Your home insurance protects one of your most important investments, your home, which is why you want to ensure you have the coverage you need at a price you can afford during your retirement years.
1. Keep Your Insurance
Some retirees living on a fixed income opt to cancel their homeowner's insurance once their mortgage is paid off. This is not a smart move. Homeowner's insurance provides you with the means to fix or replace your home and belongings should they be damaged and protects you from liability claims as well. However, getting rid of your homeowner's insurance puts all the equity and worth you have built up at risk, so be sure to maintain your homeowner's insurance policy.
2. Review Your Coverage
If you have carried homeowner's insurance for years, you will want to sit down and review your policy. If you have not updated your policy in some time, there is a good chance that your policy is out-of-date and not providing you with adequate coverage for your needs right now.
You will want to ensure you are not over or undervaluing your home, property, and belongings. In addition, you want to make sure you have extended replacement cost coverage on your home and belongings, so if something happens, your insurance and not your retirement account will provide you with the means to replace your belongings and rebuild your home.
3. Add Identity Theft Coverage
You may think you are keeping your personal information safe, but the truth is, hackers are finding more sophisticated ways of getting access to your personal information.
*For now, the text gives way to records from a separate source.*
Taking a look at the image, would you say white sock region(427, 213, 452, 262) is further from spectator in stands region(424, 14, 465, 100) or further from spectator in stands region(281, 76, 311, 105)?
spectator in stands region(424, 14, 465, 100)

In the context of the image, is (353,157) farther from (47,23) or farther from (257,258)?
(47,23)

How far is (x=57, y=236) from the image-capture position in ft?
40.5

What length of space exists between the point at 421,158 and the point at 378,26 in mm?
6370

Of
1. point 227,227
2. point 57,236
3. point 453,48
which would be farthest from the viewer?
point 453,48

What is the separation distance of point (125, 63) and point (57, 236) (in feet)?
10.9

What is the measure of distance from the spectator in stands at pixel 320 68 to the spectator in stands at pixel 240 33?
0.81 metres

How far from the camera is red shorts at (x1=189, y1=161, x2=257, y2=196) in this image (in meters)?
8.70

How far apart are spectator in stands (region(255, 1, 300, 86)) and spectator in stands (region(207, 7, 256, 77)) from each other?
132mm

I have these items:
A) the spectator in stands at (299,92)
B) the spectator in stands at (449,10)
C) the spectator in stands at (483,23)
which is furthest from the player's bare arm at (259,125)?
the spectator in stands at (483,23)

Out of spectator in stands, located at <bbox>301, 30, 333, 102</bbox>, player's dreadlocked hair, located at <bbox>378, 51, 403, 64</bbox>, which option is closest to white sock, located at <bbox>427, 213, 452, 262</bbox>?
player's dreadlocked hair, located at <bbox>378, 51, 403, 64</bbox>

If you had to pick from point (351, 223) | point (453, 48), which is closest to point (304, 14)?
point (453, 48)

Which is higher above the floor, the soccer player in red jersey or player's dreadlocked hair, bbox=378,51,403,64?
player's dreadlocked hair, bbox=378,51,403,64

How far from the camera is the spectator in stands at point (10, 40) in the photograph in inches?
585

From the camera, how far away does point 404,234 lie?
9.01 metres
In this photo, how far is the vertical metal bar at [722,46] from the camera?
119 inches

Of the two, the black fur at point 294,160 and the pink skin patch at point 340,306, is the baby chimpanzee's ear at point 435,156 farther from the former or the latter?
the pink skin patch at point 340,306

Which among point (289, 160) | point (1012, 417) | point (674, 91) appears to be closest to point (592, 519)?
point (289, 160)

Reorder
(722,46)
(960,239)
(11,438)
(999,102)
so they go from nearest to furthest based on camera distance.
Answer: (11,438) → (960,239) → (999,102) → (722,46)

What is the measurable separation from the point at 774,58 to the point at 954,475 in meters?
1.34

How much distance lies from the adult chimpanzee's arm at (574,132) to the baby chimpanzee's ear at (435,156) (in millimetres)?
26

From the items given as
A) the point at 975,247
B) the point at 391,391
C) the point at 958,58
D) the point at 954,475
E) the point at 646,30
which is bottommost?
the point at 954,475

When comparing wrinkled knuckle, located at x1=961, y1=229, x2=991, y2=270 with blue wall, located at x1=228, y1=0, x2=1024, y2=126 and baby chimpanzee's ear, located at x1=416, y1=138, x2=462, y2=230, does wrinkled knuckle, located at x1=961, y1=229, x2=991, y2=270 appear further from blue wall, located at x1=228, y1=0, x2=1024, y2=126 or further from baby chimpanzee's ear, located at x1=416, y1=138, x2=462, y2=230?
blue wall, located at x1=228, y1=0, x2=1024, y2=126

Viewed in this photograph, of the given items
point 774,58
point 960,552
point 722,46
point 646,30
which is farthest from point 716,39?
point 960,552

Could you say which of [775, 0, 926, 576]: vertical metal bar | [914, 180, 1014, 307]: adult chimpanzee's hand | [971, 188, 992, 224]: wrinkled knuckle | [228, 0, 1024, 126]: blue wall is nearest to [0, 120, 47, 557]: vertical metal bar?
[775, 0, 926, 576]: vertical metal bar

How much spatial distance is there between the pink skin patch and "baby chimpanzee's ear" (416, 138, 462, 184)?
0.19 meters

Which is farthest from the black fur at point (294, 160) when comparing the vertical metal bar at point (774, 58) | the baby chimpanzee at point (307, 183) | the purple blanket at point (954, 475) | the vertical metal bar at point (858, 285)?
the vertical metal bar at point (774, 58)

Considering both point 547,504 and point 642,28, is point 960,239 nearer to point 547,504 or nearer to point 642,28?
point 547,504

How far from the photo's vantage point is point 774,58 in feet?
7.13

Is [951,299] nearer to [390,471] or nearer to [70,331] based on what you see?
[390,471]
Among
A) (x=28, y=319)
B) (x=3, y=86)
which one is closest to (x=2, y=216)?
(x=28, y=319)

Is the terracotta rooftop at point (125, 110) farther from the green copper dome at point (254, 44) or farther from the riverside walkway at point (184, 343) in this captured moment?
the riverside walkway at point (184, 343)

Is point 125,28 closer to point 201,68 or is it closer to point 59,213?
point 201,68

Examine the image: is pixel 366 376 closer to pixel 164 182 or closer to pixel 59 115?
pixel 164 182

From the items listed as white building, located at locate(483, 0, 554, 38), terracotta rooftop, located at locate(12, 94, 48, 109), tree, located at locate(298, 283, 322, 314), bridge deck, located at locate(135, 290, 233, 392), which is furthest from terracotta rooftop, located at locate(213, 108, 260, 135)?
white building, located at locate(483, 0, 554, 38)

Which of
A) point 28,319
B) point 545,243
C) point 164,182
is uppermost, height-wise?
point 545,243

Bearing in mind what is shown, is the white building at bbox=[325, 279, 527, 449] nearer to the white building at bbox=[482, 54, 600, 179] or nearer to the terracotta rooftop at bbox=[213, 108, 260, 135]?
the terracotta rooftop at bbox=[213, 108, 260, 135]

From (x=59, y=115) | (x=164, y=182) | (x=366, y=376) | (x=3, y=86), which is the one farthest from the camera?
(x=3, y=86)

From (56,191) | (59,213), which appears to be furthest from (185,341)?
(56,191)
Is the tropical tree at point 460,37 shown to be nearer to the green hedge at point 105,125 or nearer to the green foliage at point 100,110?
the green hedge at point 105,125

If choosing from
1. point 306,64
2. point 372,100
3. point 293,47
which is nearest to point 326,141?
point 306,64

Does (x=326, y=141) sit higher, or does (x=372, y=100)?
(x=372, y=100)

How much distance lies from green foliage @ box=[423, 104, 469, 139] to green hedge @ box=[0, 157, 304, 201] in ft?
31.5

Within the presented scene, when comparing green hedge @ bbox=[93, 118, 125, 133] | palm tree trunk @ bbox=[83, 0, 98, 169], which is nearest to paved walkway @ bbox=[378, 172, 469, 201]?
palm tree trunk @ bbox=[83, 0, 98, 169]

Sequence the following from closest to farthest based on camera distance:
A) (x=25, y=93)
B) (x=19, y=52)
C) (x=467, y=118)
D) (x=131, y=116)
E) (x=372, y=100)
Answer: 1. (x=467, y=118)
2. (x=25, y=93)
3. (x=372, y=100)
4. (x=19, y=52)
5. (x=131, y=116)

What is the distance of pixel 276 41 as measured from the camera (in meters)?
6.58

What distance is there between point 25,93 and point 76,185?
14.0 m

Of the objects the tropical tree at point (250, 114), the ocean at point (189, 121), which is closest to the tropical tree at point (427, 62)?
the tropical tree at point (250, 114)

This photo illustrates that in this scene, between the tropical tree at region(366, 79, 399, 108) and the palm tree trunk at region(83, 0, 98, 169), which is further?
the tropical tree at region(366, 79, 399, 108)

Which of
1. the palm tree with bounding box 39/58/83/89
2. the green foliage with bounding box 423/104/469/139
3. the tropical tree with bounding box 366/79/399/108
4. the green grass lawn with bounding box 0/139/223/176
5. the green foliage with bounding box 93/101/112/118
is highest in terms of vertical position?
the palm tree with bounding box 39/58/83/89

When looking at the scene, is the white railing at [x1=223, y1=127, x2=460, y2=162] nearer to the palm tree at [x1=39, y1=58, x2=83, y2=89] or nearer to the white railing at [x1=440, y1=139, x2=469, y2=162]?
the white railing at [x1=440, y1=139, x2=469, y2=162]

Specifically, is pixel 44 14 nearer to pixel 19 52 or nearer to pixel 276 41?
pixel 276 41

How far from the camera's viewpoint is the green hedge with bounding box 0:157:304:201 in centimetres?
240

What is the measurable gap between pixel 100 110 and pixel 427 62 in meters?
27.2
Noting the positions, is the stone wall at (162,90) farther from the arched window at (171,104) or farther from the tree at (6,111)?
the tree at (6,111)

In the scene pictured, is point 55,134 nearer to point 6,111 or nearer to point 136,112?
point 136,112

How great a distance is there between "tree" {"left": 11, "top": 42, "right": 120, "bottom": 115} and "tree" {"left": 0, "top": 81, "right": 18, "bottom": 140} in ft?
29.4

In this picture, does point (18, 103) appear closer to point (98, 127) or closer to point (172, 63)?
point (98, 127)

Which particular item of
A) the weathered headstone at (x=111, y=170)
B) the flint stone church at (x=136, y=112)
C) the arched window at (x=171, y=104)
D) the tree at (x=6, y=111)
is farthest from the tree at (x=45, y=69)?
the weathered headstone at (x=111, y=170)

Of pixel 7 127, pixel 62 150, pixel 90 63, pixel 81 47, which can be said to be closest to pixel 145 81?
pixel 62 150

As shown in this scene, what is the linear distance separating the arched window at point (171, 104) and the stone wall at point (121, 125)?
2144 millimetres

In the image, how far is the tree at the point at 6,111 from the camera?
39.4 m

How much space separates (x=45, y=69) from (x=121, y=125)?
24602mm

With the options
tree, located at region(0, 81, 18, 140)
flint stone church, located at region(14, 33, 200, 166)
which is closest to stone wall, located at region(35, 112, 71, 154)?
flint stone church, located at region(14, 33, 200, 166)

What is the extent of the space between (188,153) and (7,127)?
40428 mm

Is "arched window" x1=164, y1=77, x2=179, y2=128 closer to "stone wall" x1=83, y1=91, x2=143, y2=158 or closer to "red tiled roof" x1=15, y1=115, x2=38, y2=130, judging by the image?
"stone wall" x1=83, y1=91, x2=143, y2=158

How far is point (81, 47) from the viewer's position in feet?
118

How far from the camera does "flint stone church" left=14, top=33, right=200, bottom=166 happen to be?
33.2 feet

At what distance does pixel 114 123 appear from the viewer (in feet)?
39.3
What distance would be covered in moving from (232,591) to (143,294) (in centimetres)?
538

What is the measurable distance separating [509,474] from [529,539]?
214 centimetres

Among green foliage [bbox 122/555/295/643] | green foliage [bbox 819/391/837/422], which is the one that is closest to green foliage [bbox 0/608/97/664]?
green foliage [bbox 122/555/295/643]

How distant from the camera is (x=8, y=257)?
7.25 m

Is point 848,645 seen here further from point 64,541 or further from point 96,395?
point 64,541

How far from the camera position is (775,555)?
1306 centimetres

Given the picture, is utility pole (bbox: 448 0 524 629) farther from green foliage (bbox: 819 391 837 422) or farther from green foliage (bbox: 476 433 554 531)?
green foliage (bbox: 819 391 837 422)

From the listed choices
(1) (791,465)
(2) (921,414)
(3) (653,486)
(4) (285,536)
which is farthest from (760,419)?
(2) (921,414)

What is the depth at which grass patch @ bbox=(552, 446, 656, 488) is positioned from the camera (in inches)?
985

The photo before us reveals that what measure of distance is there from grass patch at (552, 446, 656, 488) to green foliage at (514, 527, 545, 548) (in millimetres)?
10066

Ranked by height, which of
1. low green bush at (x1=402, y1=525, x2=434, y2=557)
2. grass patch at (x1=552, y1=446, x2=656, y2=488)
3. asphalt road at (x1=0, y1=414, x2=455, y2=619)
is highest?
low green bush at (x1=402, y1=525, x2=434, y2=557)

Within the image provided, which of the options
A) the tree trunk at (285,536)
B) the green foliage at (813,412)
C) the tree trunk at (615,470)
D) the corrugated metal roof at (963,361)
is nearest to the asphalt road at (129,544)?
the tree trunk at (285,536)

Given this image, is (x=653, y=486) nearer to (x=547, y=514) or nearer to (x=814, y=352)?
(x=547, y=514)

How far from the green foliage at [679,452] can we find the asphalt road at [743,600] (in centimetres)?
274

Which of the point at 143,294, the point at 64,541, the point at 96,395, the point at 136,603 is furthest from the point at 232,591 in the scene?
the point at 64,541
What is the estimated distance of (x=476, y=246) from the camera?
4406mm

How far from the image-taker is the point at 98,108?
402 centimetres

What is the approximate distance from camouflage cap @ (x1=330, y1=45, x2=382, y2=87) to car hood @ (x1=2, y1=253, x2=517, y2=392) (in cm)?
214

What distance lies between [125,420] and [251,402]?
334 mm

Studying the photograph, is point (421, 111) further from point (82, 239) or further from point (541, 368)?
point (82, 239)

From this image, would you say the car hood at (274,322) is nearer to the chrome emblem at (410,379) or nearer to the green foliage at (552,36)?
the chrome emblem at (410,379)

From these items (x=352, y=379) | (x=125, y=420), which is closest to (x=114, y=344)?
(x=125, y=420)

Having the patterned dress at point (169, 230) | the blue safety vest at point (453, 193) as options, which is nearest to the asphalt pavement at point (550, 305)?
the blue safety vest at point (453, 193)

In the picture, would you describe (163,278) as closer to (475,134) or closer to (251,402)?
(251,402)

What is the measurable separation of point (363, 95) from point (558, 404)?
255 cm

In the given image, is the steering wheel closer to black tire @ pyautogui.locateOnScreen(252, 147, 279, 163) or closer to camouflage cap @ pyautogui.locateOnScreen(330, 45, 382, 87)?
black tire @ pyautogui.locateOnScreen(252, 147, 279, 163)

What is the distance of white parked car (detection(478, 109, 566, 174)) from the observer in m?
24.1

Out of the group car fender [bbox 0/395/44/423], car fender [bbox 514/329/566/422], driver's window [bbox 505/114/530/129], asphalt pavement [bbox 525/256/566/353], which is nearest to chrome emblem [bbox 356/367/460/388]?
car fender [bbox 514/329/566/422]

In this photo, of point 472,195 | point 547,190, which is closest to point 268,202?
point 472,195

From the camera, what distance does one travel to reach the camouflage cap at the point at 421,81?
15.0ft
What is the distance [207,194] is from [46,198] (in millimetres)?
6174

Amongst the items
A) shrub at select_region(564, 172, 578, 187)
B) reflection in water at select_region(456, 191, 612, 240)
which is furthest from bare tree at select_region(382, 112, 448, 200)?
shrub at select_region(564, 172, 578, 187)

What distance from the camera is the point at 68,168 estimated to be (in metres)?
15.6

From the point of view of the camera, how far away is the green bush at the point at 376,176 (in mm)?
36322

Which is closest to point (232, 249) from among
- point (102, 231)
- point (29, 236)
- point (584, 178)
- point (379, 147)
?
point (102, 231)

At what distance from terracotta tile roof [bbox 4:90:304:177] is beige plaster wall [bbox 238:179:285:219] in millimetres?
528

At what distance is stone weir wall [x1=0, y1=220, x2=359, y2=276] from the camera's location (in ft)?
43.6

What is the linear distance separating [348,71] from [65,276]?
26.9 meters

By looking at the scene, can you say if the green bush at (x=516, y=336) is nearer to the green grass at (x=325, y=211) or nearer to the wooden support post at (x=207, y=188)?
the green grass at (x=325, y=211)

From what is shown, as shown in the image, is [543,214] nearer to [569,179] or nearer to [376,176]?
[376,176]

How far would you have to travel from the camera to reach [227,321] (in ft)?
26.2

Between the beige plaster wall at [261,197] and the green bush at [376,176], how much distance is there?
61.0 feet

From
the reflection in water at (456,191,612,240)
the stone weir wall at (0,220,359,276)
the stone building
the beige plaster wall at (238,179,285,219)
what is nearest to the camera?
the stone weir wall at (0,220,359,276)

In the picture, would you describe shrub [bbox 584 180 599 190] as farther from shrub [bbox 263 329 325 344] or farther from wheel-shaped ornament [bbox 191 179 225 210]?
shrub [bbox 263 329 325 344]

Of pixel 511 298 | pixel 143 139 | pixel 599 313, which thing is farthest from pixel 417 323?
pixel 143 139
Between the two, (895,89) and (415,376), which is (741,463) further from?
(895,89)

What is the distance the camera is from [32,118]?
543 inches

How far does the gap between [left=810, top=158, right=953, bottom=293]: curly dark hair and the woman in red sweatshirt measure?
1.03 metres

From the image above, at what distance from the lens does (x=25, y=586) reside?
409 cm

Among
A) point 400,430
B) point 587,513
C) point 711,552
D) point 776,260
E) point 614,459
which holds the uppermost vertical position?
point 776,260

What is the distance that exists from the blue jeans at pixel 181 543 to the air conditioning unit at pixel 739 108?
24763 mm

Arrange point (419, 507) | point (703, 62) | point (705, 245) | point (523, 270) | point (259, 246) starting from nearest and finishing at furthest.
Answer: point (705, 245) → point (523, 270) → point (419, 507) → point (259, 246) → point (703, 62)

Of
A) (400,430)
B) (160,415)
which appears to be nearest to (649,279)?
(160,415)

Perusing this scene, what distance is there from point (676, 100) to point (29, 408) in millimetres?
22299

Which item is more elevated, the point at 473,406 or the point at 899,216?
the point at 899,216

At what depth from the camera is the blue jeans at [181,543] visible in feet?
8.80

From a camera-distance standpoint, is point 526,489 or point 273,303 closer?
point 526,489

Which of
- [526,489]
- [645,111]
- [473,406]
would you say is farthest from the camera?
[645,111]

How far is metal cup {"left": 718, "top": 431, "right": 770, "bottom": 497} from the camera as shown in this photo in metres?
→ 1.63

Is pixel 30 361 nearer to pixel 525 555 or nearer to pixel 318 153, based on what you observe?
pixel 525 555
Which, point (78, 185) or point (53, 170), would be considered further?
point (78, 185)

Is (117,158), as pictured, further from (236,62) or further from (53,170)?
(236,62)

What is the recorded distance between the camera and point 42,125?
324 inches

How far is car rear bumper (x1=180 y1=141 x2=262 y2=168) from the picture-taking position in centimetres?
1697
Luckily, you can add identity theft coverage to your homeowner's insurance policy, providing you with personal protection so if your identity is stolen, you have the means to fight back.
4. Consider Your Deductible
Fourth, you are going to want to consider what your deductible is for your policy. You should have some savings built up as a retiree. As such, it may be worth it to raise your deductible up to the higher limit so that you can enjoy a reduced premium and reduced reoccurring expenses.
Even if your mortgage is paid off as a retiree, you should keep your homeowner's insurance policy in place to protect yourself. Review your coverage each year, and ensure it is adequate. Add identity theft coverage to protect yourself, and consider raising your deductible to lower your monthly expenses.